Material provided:
**********

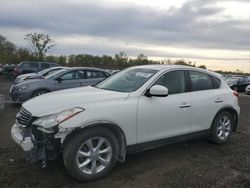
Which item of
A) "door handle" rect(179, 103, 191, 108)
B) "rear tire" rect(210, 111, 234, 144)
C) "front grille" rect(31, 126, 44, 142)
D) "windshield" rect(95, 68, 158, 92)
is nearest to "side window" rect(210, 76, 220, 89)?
"rear tire" rect(210, 111, 234, 144)

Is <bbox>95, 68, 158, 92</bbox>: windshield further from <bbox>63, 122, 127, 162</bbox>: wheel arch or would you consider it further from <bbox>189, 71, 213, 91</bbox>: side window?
<bbox>189, 71, 213, 91</bbox>: side window

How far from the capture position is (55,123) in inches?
170

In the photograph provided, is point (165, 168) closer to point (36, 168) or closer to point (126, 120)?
point (126, 120)

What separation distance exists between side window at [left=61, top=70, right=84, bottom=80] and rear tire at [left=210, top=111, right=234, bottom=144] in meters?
6.77

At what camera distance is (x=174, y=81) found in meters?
5.90

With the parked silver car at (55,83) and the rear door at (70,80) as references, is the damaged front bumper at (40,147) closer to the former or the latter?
the parked silver car at (55,83)

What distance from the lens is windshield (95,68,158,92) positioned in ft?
18.0

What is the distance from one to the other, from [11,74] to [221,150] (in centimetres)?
2874

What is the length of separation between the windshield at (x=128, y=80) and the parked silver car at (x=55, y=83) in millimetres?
5788

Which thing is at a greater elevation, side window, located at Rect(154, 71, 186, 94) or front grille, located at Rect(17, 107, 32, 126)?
side window, located at Rect(154, 71, 186, 94)

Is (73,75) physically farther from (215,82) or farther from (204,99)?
(204,99)

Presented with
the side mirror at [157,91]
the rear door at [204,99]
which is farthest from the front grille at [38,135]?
the rear door at [204,99]

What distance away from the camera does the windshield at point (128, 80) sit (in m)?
5.47

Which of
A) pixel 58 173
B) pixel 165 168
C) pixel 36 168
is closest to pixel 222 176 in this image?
pixel 165 168
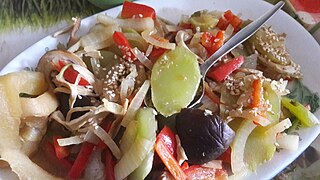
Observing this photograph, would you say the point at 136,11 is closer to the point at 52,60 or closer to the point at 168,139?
the point at 52,60

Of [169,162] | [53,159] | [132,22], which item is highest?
[132,22]

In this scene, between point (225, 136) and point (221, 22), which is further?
point (221, 22)

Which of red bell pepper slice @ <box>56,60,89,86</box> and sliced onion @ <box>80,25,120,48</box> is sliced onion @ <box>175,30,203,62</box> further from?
red bell pepper slice @ <box>56,60,89,86</box>

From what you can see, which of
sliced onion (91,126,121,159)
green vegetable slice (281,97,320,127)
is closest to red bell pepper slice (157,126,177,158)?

**********

Task: Count the lines in the data above that contain the string "closest", matching case exactly, and give only the number.

Result below: 2